With all of that out of the way, how do we then answer those burning questions? Well, first off, it’s time to be honest with ourselves. What is the core value proposition of our offering? We all think everything we do is special and so, by way of the transitive property, everything we do must then represent our core value proposition. If you have truly taken a hard, honest look deep within and have come to that conclusion… I thank you for your incalculable contributions to the world.
For the rest of us, the harsher (more inherently human) reality is that there is some subset of the things we do that truly bring value to the world around us, and that everything else in our offering merely supports our ability and capacity to do those things or -- and there is no shame in this -- do just that one thing.
We could almost begin and end right here. Identify that core value proposition, keep it proprietary, and open source everything else. Let other people use your general purpose tools to make amazing things on their own and, should they end up doing a better job than you at delivering on your core value proposition, thank them for pushing you to up your game, or just be grateful the world will now be a better place because a better solution has been devised and released for consumption.
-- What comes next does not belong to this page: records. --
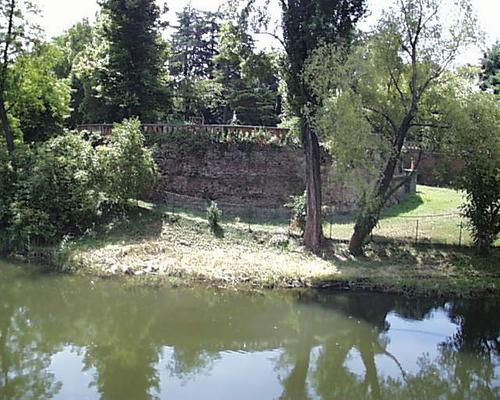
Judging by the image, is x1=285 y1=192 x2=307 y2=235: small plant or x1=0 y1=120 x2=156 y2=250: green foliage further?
x1=285 y1=192 x2=307 y2=235: small plant

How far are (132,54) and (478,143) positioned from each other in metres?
15.2

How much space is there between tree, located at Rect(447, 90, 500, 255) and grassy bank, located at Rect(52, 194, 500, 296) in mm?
2022

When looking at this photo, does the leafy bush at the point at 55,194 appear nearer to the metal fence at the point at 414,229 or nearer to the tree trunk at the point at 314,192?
the tree trunk at the point at 314,192

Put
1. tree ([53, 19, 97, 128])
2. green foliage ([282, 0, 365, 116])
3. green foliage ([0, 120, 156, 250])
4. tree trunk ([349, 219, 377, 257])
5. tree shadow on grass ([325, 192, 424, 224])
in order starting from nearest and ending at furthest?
green foliage ([282, 0, 365, 116]) < tree trunk ([349, 219, 377, 257]) < green foliage ([0, 120, 156, 250]) < tree shadow on grass ([325, 192, 424, 224]) < tree ([53, 19, 97, 128])

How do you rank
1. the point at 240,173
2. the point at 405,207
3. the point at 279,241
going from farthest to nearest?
the point at 405,207 < the point at 240,173 < the point at 279,241

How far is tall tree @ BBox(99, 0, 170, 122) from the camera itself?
23.2 m

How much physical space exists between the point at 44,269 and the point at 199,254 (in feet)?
14.9

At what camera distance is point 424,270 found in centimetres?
1559

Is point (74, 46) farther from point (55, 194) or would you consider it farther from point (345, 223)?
point (345, 223)

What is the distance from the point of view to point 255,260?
15.8 metres

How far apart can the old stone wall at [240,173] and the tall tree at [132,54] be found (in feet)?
9.71

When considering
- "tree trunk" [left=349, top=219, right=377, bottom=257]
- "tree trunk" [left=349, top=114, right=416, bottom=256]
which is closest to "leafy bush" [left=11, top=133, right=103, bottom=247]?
"tree trunk" [left=349, top=219, right=377, bottom=257]

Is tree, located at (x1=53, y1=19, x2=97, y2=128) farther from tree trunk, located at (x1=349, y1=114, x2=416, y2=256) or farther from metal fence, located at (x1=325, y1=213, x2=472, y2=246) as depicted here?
tree trunk, located at (x1=349, y1=114, x2=416, y2=256)

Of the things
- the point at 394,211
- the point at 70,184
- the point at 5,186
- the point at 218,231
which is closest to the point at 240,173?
the point at 218,231
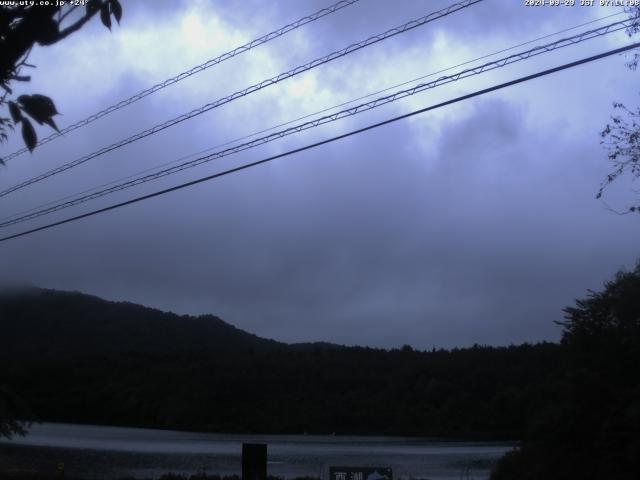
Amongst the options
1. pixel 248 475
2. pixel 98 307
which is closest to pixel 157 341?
pixel 98 307

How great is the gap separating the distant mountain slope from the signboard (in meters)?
37.7

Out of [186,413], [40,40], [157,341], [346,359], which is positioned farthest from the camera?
[157,341]

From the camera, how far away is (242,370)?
84.9 meters

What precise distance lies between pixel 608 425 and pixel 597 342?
2.75 m

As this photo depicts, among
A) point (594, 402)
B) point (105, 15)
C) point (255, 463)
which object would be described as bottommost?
point (255, 463)

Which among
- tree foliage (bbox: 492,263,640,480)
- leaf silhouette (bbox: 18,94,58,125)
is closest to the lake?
tree foliage (bbox: 492,263,640,480)

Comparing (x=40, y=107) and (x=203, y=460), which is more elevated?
(x=40, y=107)

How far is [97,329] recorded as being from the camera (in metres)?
84.9

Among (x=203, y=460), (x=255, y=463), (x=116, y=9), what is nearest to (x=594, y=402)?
(x=255, y=463)

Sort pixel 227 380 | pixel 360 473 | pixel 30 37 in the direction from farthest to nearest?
pixel 227 380, pixel 360 473, pixel 30 37

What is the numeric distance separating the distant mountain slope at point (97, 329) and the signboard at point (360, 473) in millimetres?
37683

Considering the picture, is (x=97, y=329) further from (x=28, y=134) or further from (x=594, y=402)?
(x=28, y=134)

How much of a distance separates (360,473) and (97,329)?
74.9 meters

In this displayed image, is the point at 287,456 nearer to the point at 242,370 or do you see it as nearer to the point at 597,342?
the point at 597,342
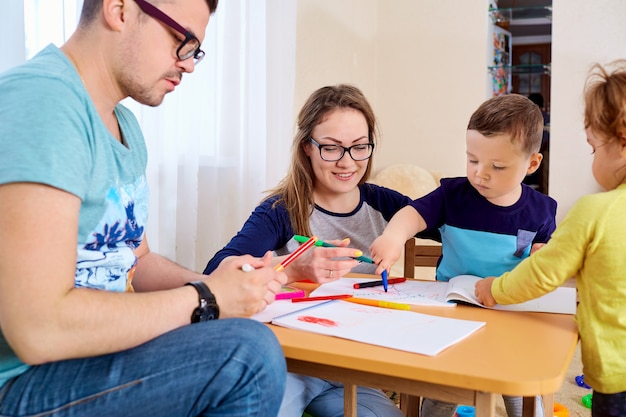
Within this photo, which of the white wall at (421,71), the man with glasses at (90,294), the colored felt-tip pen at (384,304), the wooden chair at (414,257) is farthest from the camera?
the white wall at (421,71)

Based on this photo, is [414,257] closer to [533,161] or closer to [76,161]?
[533,161]

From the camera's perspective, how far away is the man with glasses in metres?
0.73

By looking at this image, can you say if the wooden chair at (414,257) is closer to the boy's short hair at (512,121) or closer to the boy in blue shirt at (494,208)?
the boy in blue shirt at (494,208)

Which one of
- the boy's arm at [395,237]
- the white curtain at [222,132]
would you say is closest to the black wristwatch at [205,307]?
the boy's arm at [395,237]

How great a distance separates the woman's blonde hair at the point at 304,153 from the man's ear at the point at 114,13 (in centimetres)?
81

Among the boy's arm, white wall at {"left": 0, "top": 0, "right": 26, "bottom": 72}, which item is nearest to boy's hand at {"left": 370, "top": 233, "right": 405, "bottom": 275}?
the boy's arm

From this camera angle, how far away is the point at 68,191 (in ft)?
2.50

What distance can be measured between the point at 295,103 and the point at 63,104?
2.32m

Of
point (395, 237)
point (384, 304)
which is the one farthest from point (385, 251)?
point (384, 304)

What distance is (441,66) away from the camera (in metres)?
4.02

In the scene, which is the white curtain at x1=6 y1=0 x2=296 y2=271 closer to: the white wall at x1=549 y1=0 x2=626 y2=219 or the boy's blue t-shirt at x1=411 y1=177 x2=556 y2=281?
the boy's blue t-shirt at x1=411 y1=177 x2=556 y2=281

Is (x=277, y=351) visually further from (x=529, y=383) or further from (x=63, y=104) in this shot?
(x=63, y=104)

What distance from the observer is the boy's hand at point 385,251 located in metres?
1.31

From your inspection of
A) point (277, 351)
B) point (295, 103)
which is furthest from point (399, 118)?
point (277, 351)
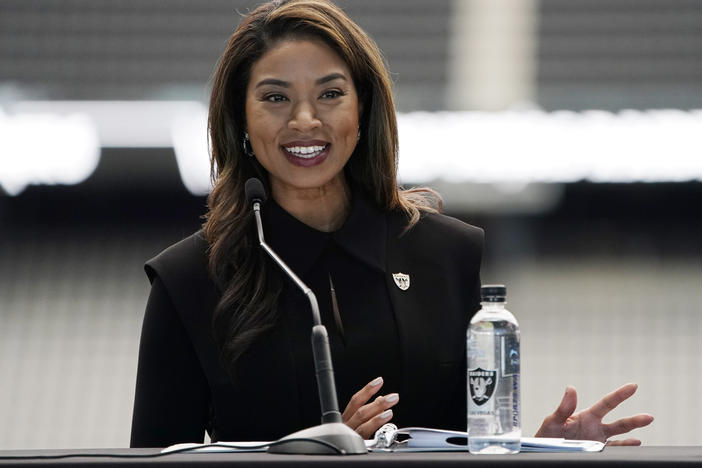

It is not always that simple, of course. All of the parts and pieces of the code you have crafted may not directly represent your core value proposition, but they may still provide a competitive advantage that should not be dismissed out of hand. So, the next round of introspection should focus on exactly that -- competitive advantages. Business is business (and here I am making the assumption that we are talking about an offering that depends on revenue, from wherever it may come and in whatever form it may take, to survive) and, due to that, there are inherent responsibilities at play -- responsibilities to your company or group and its members, to your users, and to the unobstructed evolution of your offering.
If the “core value proposition” denotes those things that are of unique and meaningful value to your users, then the “core business value” can be thought of as those things that are of unique and meaningful value to you.
The decision of whether or not to open source these components of your offering then becomes a calculated assessment weighing out the pros and cons. Will my core value proposition be made more valuable if I allow outsiders to contribute to my general tools, and do those benefits outweigh the risks of giving up some or all of my competitive advantage? Answer that and you’ll know what you need to do.
Now we are beginning to round out the conversation and truly comprehend the depth and breadth of the decision-making process. In my company, we wrestle with these questions each and every day. We ponder impact and feasibility, considering everything from developer happiness to community stewardship to pure business and so much more. Performing such evaluations is no simple task and requires both humility and candor, and oft times the potential rewards are intangible and amorphous in nature -- but that does not make them irrelevant or immaterial.
Ultimately, the answer to all of these questions is highly specific and individualistic and, for better or worse, there is no magic button to relieve us from having to determine our own course of action. The important thing is that, as a community, we openly and actively engage in such conversations and purposefully choose to not shy away from this level of self-reflection. In so doing, no matter at what conclusion we arrive, if we approached the dilemma with said humility and candor, it will be to the mutual benefit of all.
Is open source the right thing to do? Ideologically speaking, yes. It is difficult to deny the reality that we all derive benefit from the open sharing of knowledge and tools. Perhaps, then, the better question is, “When is open source the right thing to do?”